→ **TASK REQUIREMENTS**
a: In the fuel injector description, what biases piston 72 toward its up position?
b: List every cavity or chamber that the fuel injector description names, with its reference number.

→ **DOCUMENT TEXT**
** BEGIN **

The pressure intensifying mechanism 70 is positioned within injector body 40 and includes a piston 72 which is attached to a plunger 74. A relatively large hydraulic surface 71 on piston 72 is exposed to fluid pressure in actuation fluid cavity 45. A relatively small hydraulic surface 73 on the bottom of plunger 74 is exposed to fluid pressure in a fuel pressurization chamber 75. The alternately intermediate pressure or low pressure on the large hydraulic surface 71 of piston 72 from actuation fluid cavity 45 causes piston 72 and hence plunger 74 to move between an up position and a down position. A biasing spring 76 biases piston 72 toward its up position. The strength of biasing spring 76 is preferably such that it can move piston 72 and plunger 74 toward their up position when low pressure prevails in actuation fluid cavity 45. The size of hydraulic surface 71 should be such that when intermediate pressure prevails in actuation fluid cavity 45, piston 72 and plunger 74 are forced down to compress fuel in fuel pressurization chamber 75. When low pressure is returned to actuation fluid cavity 45, biasing spring 76 can move piston 72 and plunger 74 toward their up position, drawing fuel into fuel pressurization chamber 75 from a second nozzle supply passage 77 and expelling used actuation fuel into drain 47.
Fuel pressurization chamber 75 connects via second nozzle supply passage 77 to a nozzle chamber 81 which is defined by injector body 40. First nozzle supply passage 32 extends between fuel inlet 41 and a nozzle chamber 81, also defined by injector body 40, and supplies intermediate pressure fuel from intermediate pressure fuel supply line 24 to nozzle chamber 81. A check valve 90 is positioned within first nozzle supply passage 32 between inlet 41 and the junction 78 with second nozzle supply passage 77. Check valve 90 allows fuel to flow from inlet 41 toward nozzle chamber 81, but blocks flow from fuel pressurization chamber 75 back up the passage toward inlet 41. Thus, when plunger 74 moves from its down position back toward its up position, fuel can be drawn past check valve 90, through second nozzle supply passage 77, and into fuel pressurization chamber 75. When plunger 75 is subsequently driven downward, the pressurized fuel can be forced into nozzle chamber 81, but check valve 90 prevents the pressurized fuel from being forced back up first nozzle supply passage 32.

** END **

→ **DATA**
** BEGIN **

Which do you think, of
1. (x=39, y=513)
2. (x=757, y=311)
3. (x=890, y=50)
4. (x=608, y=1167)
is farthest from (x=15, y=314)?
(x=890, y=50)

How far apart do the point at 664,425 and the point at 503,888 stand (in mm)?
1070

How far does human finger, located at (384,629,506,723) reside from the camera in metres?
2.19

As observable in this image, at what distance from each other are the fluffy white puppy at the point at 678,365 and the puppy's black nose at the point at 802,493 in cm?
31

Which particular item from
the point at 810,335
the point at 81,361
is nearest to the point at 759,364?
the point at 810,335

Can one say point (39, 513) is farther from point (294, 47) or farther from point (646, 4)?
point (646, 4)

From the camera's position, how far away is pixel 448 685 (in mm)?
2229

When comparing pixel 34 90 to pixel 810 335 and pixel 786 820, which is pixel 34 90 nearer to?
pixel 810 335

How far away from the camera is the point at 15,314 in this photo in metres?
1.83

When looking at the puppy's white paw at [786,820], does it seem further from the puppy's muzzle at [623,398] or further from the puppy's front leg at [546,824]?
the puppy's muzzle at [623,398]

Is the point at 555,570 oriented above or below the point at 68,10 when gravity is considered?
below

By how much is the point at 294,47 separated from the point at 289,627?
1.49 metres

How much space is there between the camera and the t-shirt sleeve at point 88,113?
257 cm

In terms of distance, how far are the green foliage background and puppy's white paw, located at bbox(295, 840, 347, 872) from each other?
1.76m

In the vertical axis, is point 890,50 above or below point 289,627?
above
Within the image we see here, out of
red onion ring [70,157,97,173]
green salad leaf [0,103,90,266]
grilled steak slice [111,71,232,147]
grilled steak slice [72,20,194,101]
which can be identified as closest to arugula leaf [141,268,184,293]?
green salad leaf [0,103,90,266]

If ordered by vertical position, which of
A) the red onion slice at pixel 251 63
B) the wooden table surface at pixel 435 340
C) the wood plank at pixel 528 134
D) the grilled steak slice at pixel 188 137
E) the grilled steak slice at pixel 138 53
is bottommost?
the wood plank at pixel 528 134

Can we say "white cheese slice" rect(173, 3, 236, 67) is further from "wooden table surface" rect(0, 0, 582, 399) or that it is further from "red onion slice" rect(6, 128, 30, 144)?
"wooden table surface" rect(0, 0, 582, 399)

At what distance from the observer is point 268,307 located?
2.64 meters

** END **

→ **WORKED SOLUTIONS**
a: Biasing spring 76

b: Actuation fluid cavity 45, fuel pressurization chamber 75, nozzle chamber 81